I want to create an Apache Spark DataFrame from a S3 resource. I've tried on AWS and on IBM S3 Clout Object Store, both fail with
org.apache.spark.util.TaskCompletionListenerException: Premature end of Content-Length delimited message body (expected: 2,250,236; received: 16,360)
I'm running pyspark with
./pyspark --packages com.amazonaws:aws-java-sdk-pom:1.11.828,org.apache.hadoop:hadoop-aws:2.7.0
I'm setting the S3 configuration for IBM with
sc._jsc.hadoopConfiguration().set("fs.s3a.access.key", "xx")
sc._jsc.hadoopConfiguration().set("fs.s3a.secret.key", "xx")
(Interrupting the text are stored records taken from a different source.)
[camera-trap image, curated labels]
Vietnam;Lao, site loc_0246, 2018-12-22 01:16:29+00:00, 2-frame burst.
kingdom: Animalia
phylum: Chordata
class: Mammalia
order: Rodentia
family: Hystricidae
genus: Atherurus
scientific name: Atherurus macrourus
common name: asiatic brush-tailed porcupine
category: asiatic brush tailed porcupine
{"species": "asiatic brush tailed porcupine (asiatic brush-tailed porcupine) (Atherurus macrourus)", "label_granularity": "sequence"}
sc._jsc.hadoopConfiguration().set("fs.s3a.endpoint", "s3.eu-de.cloud-object-storage.appdomain.cloud")
Or AWS with
sc._jsc.hadoopConfiguration().set("fs.s3a.access.key", "xx")
sc._jsc.hadoopConfiguration().set("fs.s3a.secret.key", " xx ")
sc._jsc.hadoopConfiguration().set("fs.s3a.endpoint", "s3.us-west-2.amazonaws.com")
In both cases the following code: df=spark.read.csv("s3a://drill-test/cases.csv")
It fails with the exception
org.apache.spark.util.TaskCompletionListenerException: Premature end of Content-Length delimited message body (expected: 2,250,236; received: 16,360)